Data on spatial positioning
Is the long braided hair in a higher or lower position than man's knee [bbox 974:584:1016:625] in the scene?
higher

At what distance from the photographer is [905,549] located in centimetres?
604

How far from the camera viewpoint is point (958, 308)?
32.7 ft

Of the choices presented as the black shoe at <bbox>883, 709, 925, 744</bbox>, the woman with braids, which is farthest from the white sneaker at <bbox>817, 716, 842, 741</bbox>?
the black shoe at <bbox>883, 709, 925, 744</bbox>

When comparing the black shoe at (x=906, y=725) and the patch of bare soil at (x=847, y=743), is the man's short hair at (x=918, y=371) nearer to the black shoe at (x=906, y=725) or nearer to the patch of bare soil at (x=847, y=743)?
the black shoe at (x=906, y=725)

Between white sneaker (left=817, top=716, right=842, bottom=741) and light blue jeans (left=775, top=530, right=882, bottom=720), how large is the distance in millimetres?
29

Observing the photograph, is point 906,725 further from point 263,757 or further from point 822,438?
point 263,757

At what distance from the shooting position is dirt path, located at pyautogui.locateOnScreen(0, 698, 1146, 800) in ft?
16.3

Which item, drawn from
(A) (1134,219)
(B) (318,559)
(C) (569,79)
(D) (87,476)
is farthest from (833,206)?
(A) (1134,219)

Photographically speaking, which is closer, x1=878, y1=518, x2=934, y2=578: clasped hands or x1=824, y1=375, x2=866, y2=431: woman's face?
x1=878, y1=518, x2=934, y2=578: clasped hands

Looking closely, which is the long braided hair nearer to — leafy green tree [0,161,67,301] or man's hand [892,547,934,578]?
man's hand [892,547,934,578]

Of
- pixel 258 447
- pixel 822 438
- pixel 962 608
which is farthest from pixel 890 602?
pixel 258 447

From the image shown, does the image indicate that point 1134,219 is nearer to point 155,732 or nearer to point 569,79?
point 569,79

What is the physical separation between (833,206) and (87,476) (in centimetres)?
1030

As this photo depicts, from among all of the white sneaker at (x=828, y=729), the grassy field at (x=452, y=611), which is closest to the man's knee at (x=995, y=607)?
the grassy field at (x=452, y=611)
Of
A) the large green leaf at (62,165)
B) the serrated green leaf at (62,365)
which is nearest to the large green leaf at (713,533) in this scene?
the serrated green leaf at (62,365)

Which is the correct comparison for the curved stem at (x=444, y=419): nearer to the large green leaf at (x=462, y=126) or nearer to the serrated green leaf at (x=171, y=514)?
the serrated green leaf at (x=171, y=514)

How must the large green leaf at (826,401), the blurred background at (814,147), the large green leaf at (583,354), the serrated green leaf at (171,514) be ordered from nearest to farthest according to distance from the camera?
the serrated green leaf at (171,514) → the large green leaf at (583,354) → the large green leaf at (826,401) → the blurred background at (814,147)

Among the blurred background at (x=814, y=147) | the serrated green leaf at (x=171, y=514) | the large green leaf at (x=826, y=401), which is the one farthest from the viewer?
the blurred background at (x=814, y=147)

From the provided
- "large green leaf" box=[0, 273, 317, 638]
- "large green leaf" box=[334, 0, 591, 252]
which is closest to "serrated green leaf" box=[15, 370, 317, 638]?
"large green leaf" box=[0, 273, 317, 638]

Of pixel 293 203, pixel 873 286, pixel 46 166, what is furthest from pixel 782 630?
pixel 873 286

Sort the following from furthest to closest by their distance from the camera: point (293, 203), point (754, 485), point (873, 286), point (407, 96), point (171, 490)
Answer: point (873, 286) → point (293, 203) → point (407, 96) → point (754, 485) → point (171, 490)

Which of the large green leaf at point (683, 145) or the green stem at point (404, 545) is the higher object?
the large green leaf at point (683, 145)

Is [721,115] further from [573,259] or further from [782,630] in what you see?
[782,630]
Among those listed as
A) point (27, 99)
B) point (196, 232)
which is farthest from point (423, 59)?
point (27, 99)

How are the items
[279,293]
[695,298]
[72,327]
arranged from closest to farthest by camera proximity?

**Task to complete:** Render everything from the line containing "How are the items" down to the end of the data above as a Markdown table with the columns Row and Line, skipping blank lines.

**Complete output:**
| Row | Line |
|---|---|
| 1 | How are the items |
| 2 | [279,293] |
| 3 | [695,298] |
| 4 | [72,327] |
| 5 | arranged from closest to farthest by camera proximity? |